Based upon his professional experience Bluestone was named a Diplomate and was Board Certified by the American Board of Professional Liability Attorneys in 2008 in Legal Malpractice. He remains Board Certified.  He was admitted to The Best Lawyers in America from 2012-2019.  He has been featured in Who’s Who in Law since 1993.

In the last years, Mr. Bluestone has been featured for two particularly noteworthy legal malpractice cases.  The first was a settlement of an $11.9 million dollar default legal malpractice case of Yeo v. Kasowitz, Benson, Torres & Friedman which was reported in the NYLJ on August 15, 2016. Most recently, Mr. Bluestone obtained a rare plaintiff’s verdict in a legal malpractice case on behalf of the City of White Plains v. Joseph Maria, reported in the NYLJ on February 14, 2017. It was the sole legal malpractice jury verdict in the State of New York for 2017.

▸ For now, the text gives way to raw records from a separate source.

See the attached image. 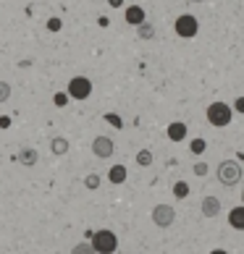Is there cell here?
Returning a JSON list of instances; mask_svg holds the SVG:
<instances>
[{
	"label": "cell",
	"instance_id": "1",
	"mask_svg": "<svg viewBox=\"0 0 244 254\" xmlns=\"http://www.w3.org/2000/svg\"><path fill=\"white\" fill-rule=\"evenodd\" d=\"M208 124L210 126H215V128H226L229 124H231V118H234V108L231 105H226V102H213V105H208Z\"/></svg>",
	"mask_w": 244,
	"mask_h": 254
},
{
	"label": "cell",
	"instance_id": "2",
	"mask_svg": "<svg viewBox=\"0 0 244 254\" xmlns=\"http://www.w3.org/2000/svg\"><path fill=\"white\" fill-rule=\"evenodd\" d=\"M89 244L95 247L97 254H113V252L118 249V236H116L113 231L102 228V231H95V233H92Z\"/></svg>",
	"mask_w": 244,
	"mask_h": 254
},
{
	"label": "cell",
	"instance_id": "3",
	"mask_svg": "<svg viewBox=\"0 0 244 254\" xmlns=\"http://www.w3.org/2000/svg\"><path fill=\"white\" fill-rule=\"evenodd\" d=\"M218 181L223 186H237L242 181V165L237 160H223V163H218Z\"/></svg>",
	"mask_w": 244,
	"mask_h": 254
},
{
	"label": "cell",
	"instance_id": "4",
	"mask_svg": "<svg viewBox=\"0 0 244 254\" xmlns=\"http://www.w3.org/2000/svg\"><path fill=\"white\" fill-rule=\"evenodd\" d=\"M173 29L179 37H184V40H192V37H197V32H200V21L192 16V13H181L179 18H176Z\"/></svg>",
	"mask_w": 244,
	"mask_h": 254
},
{
	"label": "cell",
	"instance_id": "5",
	"mask_svg": "<svg viewBox=\"0 0 244 254\" xmlns=\"http://www.w3.org/2000/svg\"><path fill=\"white\" fill-rule=\"evenodd\" d=\"M176 220V210L171 204H155L153 207V223L158 228H171Z\"/></svg>",
	"mask_w": 244,
	"mask_h": 254
},
{
	"label": "cell",
	"instance_id": "6",
	"mask_svg": "<svg viewBox=\"0 0 244 254\" xmlns=\"http://www.w3.org/2000/svg\"><path fill=\"white\" fill-rule=\"evenodd\" d=\"M92 95V81L87 76H74L69 81V97L74 100H87Z\"/></svg>",
	"mask_w": 244,
	"mask_h": 254
},
{
	"label": "cell",
	"instance_id": "7",
	"mask_svg": "<svg viewBox=\"0 0 244 254\" xmlns=\"http://www.w3.org/2000/svg\"><path fill=\"white\" fill-rule=\"evenodd\" d=\"M92 152H95V157L108 160L110 155L116 152V144H113V139H110V136H97L95 142H92Z\"/></svg>",
	"mask_w": 244,
	"mask_h": 254
},
{
	"label": "cell",
	"instance_id": "8",
	"mask_svg": "<svg viewBox=\"0 0 244 254\" xmlns=\"http://www.w3.org/2000/svg\"><path fill=\"white\" fill-rule=\"evenodd\" d=\"M200 212H202V218H218L221 215V199L218 196H205L200 202Z\"/></svg>",
	"mask_w": 244,
	"mask_h": 254
},
{
	"label": "cell",
	"instance_id": "9",
	"mask_svg": "<svg viewBox=\"0 0 244 254\" xmlns=\"http://www.w3.org/2000/svg\"><path fill=\"white\" fill-rule=\"evenodd\" d=\"M186 131H189V128H186L184 121H173V124L165 128V134H168V139H171V142H184V139H186Z\"/></svg>",
	"mask_w": 244,
	"mask_h": 254
},
{
	"label": "cell",
	"instance_id": "10",
	"mask_svg": "<svg viewBox=\"0 0 244 254\" xmlns=\"http://www.w3.org/2000/svg\"><path fill=\"white\" fill-rule=\"evenodd\" d=\"M229 225L234 231H244V204H237L229 212Z\"/></svg>",
	"mask_w": 244,
	"mask_h": 254
},
{
	"label": "cell",
	"instance_id": "11",
	"mask_svg": "<svg viewBox=\"0 0 244 254\" xmlns=\"http://www.w3.org/2000/svg\"><path fill=\"white\" fill-rule=\"evenodd\" d=\"M124 18H126V24H131V26L145 24V8H139V5H129Z\"/></svg>",
	"mask_w": 244,
	"mask_h": 254
},
{
	"label": "cell",
	"instance_id": "12",
	"mask_svg": "<svg viewBox=\"0 0 244 254\" xmlns=\"http://www.w3.org/2000/svg\"><path fill=\"white\" fill-rule=\"evenodd\" d=\"M69 147H71V144H69V139H66V136H55L53 142H50V152L61 157V155L69 152Z\"/></svg>",
	"mask_w": 244,
	"mask_h": 254
},
{
	"label": "cell",
	"instance_id": "13",
	"mask_svg": "<svg viewBox=\"0 0 244 254\" xmlns=\"http://www.w3.org/2000/svg\"><path fill=\"white\" fill-rule=\"evenodd\" d=\"M18 160H21V165L32 168V165H37V160H40V155H37V149L26 147V149H21V155H18Z\"/></svg>",
	"mask_w": 244,
	"mask_h": 254
},
{
	"label": "cell",
	"instance_id": "14",
	"mask_svg": "<svg viewBox=\"0 0 244 254\" xmlns=\"http://www.w3.org/2000/svg\"><path fill=\"white\" fill-rule=\"evenodd\" d=\"M108 181H110V184H124V181H126V168H124V165H113V168L108 171Z\"/></svg>",
	"mask_w": 244,
	"mask_h": 254
},
{
	"label": "cell",
	"instance_id": "15",
	"mask_svg": "<svg viewBox=\"0 0 244 254\" xmlns=\"http://www.w3.org/2000/svg\"><path fill=\"white\" fill-rule=\"evenodd\" d=\"M137 165L139 168H150L153 165V152H150V149H139L137 152Z\"/></svg>",
	"mask_w": 244,
	"mask_h": 254
},
{
	"label": "cell",
	"instance_id": "16",
	"mask_svg": "<svg viewBox=\"0 0 244 254\" xmlns=\"http://www.w3.org/2000/svg\"><path fill=\"white\" fill-rule=\"evenodd\" d=\"M173 196H176V199H186V196H189V184H186V181H176L173 184Z\"/></svg>",
	"mask_w": 244,
	"mask_h": 254
},
{
	"label": "cell",
	"instance_id": "17",
	"mask_svg": "<svg viewBox=\"0 0 244 254\" xmlns=\"http://www.w3.org/2000/svg\"><path fill=\"white\" fill-rule=\"evenodd\" d=\"M137 34L142 37V40H153V37H155V26L145 21V24H139V26H137Z\"/></svg>",
	"mask_w": 244,
	"mask_h": 254
},
{
	"label": "cell",
	"instance_id": "18",
	"mask_svg": "<svg viewBox=\"0 0 244 254\" xmlns=\"http://www.w3.org/2000/svg\"><path fill=\"white\" fill-rule=\"evenodd\" d=\"M71 254H97V252H95V247H92V244L81 241V244H77V247L71 249Z\"/></svg>",
	"mask_w": 244,
	"mask_h": 254
},
{
	"label": "cell",
	"instance_id": "19",
	"mask_svg": "<svg viewBox=\"0 0 244 254\" xmlns=\"http://www.w3.org/2000/svg\"><path fill=\"white\" fill-rule=\"evenodd\" d=\"M84 186H87L89 191H95L97 186H100V176H97V173H89L87 178H84Z\"/></svg>",
	"mask_w": 244,
	"mask_h": 254
},
{
	"label": "cell",
	"instance_id": "20",
	"mask_svg": "<svg viewBox=\"0 0 244 254\" xmlns=\"http://www.w3.org/2000/svg\"><path fill=\"white\" fill-rule=\"evenodd\" d=\"M105 121H108V124L113 126V128H124V121H121L118 113H105Z\"/></svg>",
	"mask_w": 244,
	"mask_h": 254
},
{
	"label": "cell",
	"instance_id": "21",
	"mask_svg": "<svg viewBox=\"0 0 244 254\" xmlns=\"http://www.w3.org/2000/svg\"><path fill=\"white\" fill-rule=\"evenodd\" d=\"M189 149H192L194 155H202L205 149H208V142H205V139H194V142H192V147H189Z\"/></svg>",
	"mask_w": 244,
	"mask_h": 254
},
{
	"label": "cell",
	"instance_id": "22",
	"mask_svg": "<svg viewBox=\"0 0 244 254\" xmlns=\"http://www.w3.org/2000/svg\"><path fill=\"white\" fill-rule=\"evenodd\" d=\"M53 102H55V108H66L69 105V92H58V95L53 97Z\"/></svg>",
	"mask_w": 244,
	"mask_h": 254
},
{
	"label": "cell",
	"instance_id": "23",
	"mask_svg": "<svg viewBox=\"0 0 244 254\" xmlns=\"http://www.w3.org/2000/svg\"><path fill=\"white\" fill-rule=\"evenodd\" d=\"M8 97H11V84H8V81H0V102H5Z\"/></svg>",
	"mask_w": 244,
	"mask_h": 254
},
{
	"label": "cell",
	"instance_id": "24",
	"mask_svg": "<svg viewBox=\"0 0 244 254\" xmlns=\"http://www.w3.org/2000/svg\"><path fill=\"white\" fill-rule=\"evenodd\" d=\"M192 171H194V176H208V165H205V163H194Z\"/></svg>",
	"mask_w": 244,
	"mask_h": 254
},
{
	"label": "cell",
	"instance_id": "25",
	"mask_svg": "<svg viewBox=\"0 0 244 254\" xmlns=\"http://www.w3.org/2000/svg\"><path fill=\"white\" fill-rule=\"evenodd\" d=\"M48 29H50V32H58V29H61V18H50V21H48Z\"/></svg>",
	"mask_w": 244,
	"mask_h": 254
},
{
	"label": "cell",
	"instance_id": "26",
	"mask_svg": "<svg viewBox=\"0 0 244 254\" xmlns=\"http://www.w3.org/2000/svg\"><path fill=\"white\" fill-rule=\"evenodd\" d=\"M234 110H237V113H244V97H237V102H234Z\"/></svg>",
	"mask_w": 244,
	"mask_h": 254
},
{
	"label": "cell",
	"instance_id": "27",
	"mask_svg": "<svg viewBox=\"0 0 244 254\" xmlns=\"http://www.w3.org/2000/svg\"><path fill=\"white\" fill-rule=\"evenodd\" d=\"M108 3H110V8H121V5H124V0H108Z\"/></svg>",
	"mask_w": 244,
	"mask_h": 254
},
{
	"label": "cell",
	"instance_id": "28",
	"mask_svg": "<svg viewBox=\"0 0 244 254\" xmlns=\"http://www.w3.org/2000/svg\"><path fill=\"white\" fill-rule=\"evenodd\" d=\"M210 254H229V252H226V249H213Z\"/></svg>",
	"mask_w": 244,
	"mask_h": 254
},
{
	"label": "cell",
	"instance_id": "29",
	"mask_svg": "<svg viewBox=\"0 0 244 254\" xmlns=\"http://www.w3.org/2000/svg\"><path fill=\"white\" fill-rule=\"evenodd\" d=\"M192 3H205V0H192Z\"/></svg>",
	"mask_w": 244,
	"mask_h": 254
},
{
	"label": "cell",
	"instance_id": "30",
	"mask_svg": "<svg viewBox=\"0 0 244 254\" xmlns=\"http://www.w3.org/2000/svg\"><path fill=\"white\" fill-rule=\"evenodd\" d=\"M242 204H244V191H242Z\"/></svg>",
	"mask_w": 244,
	"mask_h": 254
}]
</instances>
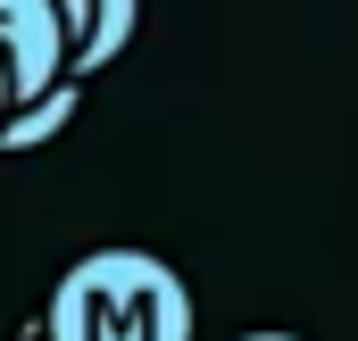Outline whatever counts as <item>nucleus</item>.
<instances>
[{"mask_svg":"<svg viewBox=\"0 0 358 341\" xmlns=\"http://www.w3.org/2000/svg\"><path fill=\"white\" fill-rule=\"evenodd\" d=\"M50 341H192V291L150 250H92L50 291Z\"/></svg>","mask_w":358,"mask_h":341,"instance_id":"f257e3e1","label":"nucleus"},{"mask_svg":"<svg viewBox=\"0 0 358 341\" xmlns=\"http://www.w3.org/2000/svg\"><path fill=\"white\" fill-rule=\"evenodd\" d=\"M67 8H42V0H17L8 8V42H17V117L42 108L59 84H76V50H67Z\"/></svg>","mask_w":358,"mask_h":341,"instance_id":"f03ea898","label":"nucleus"},{"mask_svg":"<svg viewBox=\"0 0 358 341\" xmlns=\"http://www.w3.org/2000/svg\"><path fill=\"white\" fill-rule=\"evenodd\" d=\"M67 117H76V84H59L50 100H42V108H25V117H8V133H0V142H8V150H34V142H42V133H59Z\"/></svg>","mask_w":358,"mask_h":341,"instance_id":"7ed1b4c3","label":"nucleus"},{"mask_svg":"<svg viewBox=\"0 0 358 341\" xmlns=\"http://www.w3.org/2000/svg\"><path fill=\"white\" fill-rule=\"evenodd\" d=\"M125 34H134V0H108V8L92 17V34L76 42V75H92V67H100V59L125 42Z\"/></svg>","mask_w":358,"mask_h":341,"instance_id":"20e7f679","label":"nucleus"},{"mask_svg":"<svg viewBox=\"0 0 358 341\" xmlns=\"http://www.w3.org/2000/svg\"><path fill=\"white\" fill-rule=\"evenodd\" d=\"M242 341H292V333H242Z\"/></svg>","mask_w":358,"mask_h":341,"instance_id":"39448f33","label":"nucleus"}]
</instances>
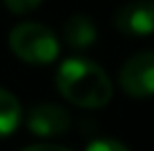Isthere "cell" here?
<instances>
[{
	"label": "cell",
	"instance_id": "cell-1",
	"mask_svg": "<svg viewBox=\"0 0 154 151\" xmlns=\"http://www.w3.org/2000/svg\"><path fill=\"white\" fill-rule=\"evenodd\" d=\"M56 87L65 100L83 109H100L112 100V82L103 67L87 58H69L56 71Z\"/></svg>",
	"mask_w": 154,
	"mask_h": 151
},
{
	"label": "cell",
	"instance_id": "cell-2",
	"mask_svg": "<svg viewBox=\"0 0 154 151\" xmlns=\"http://www.w3.org/2000/svg\"><path fill=\"white\" fill-rule=\"evenodd\" d=\"M9 47H11L16 58H20L27 65H38V67L51 65L60 54L56 36L51 33L49 27L40 22L16 25L9 31Z\"/></svg>",
	"mask_w": 154,
	"mask_h": 151
},
{
	"label": "cell",
	"instance_id": "cell-3",
	"mask_svg": "<svg viewBox=\"0 0 154 151\" xmlns=\"http://www.w3.org/2000/svg\"><path fill=\"white\" fill-rule=\"evenodd\" d=\"M121 89L132 98L154 96V49L141 51L125 60L119 74Z\"/></svg>",
	"mask_w": 154,
	"mask_h": 151
},
{
	"label": "cell",
	"instance_id": "cell-4",
	"mask_svg": "<svg viewBox=\"0 0 154 151\" xmlns=\"http://www.w3.org/2000/svg\"><path fill=\"white\" fill-rule=\"evenodd\" d=\"M114 27L123 36H150L154 33V2L132 0L119 7L114 13Z\"/></svg>",
	"mask_w": 154,
	"mask_h": 151
},
{
	"label": "cell",
	"instance_id": "cell-5",
	"mask_svg": "<svg viewBox=\"0 0 154 151\" xmlns=\"http://www.w3.org/2000/svg\"><path fill=\"white\" fill-rule=\"evenodd\" d=\"M27 127L31 133L40 138H56L69 131L72 127V116L67 109L60 105H36L27 116Z\"/></svg>",
	"mask_w": 154,
	"mask_h": 151
},
{
	"label": "cell",
	"instance_id": "cell-6",
	"mask_svg": "<svg viewBox=\"0 0 154 151\" xmlns=\"http://www.w3.org/2000/svg\"><path fill=\"white\" fill-rule=\"evenodd\" d=\"M63 36H65V42L76 51H85L89 49L98 38L96 25L89 16L85 13H72L65 20V27H63Z\"/></svg>",
	"mask_w": 154,
	"mask_h": 151
},
{
	"label": "cell",
	"instance_id": "cell-7",
	"mask_svg": "<svg viewBox=\"0 0 154 151\" xmlns=\"http://www.w3.org/2000/svg\"><path fill=\"white\" fill-rule=\"evenodd\" d=\"M23 118V109H20L18 98L11 91L0 87V138H7L9 133L16 131Z\"/></svg>",
	"mask_w": 154,
	"mask_h": 151
},
{
	"label": "cell",
	"instance_id": "cell-8",
	"mask_svg": "<svg viewBox=\"0 0 154 151\" xmlns=\"http://www.w3.org/2000/svg\"><path fill=\"white\" fill-rule=\"evenodd\" d=\"M85 151H130V149H127L123 142H119V140L98 138V140H94V142H89Z\"/></svg>",
	"mask_w": 154,
	"mask_h": 151
},
{
	"label": "cell",
	"instance_id": "cell-9",
	"mask_svg": "<svg viewBox=\"0 0 154 151\" xmlns=\"http://www.w3.org/2000/svg\"><path fill=\"white\" fill-rule=\"evenodd\" d=\"M42 0H5L7 9L11 13H31Z\"/></svg>",
	"mask_w": 154,
	"mask_h": 151
},
{
	"label": "cell",
	"instance_id": "cell-10",
	"mask_svg": "<svg viewBox=\"0 0 154 151\" xmlns=\"http://www.w3.org/2000/svg\"><path fill=\"white\" fill-rule=\"evenodd\" d=\"M23 151H69V149L60 147V144H31V147L23 149Z\"/></svg>",
	"mask_w": 154,
	"mask_h": 151
},
{
	"label": "cell",
	"instance_id": "cell-11",
	"mask_svg": "<svg viewBox=\"0 0 154 151\" xmlns=\"http://www.w3.org/2000/svg\"><path fill=\"white\" fill-rule=\"evenodd\" d=\"M152 2H154V0H152Z\"/></svg>",
	"mask_w": 154,
	"mask_h": 151
}]
</instances>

Bluestone has been at the forefront of the development of legal malpractice principles and has contributed case law decisions, writing and lecturing which have been recognized by his peers.  He is regularly mentioned in academic writing, and his past cases are often cited in current legal malpractice decisions. He is recognized for his ample writings on Judiciary Law § 487, a 850 year old statute deriving from England which relates to attorney deceit.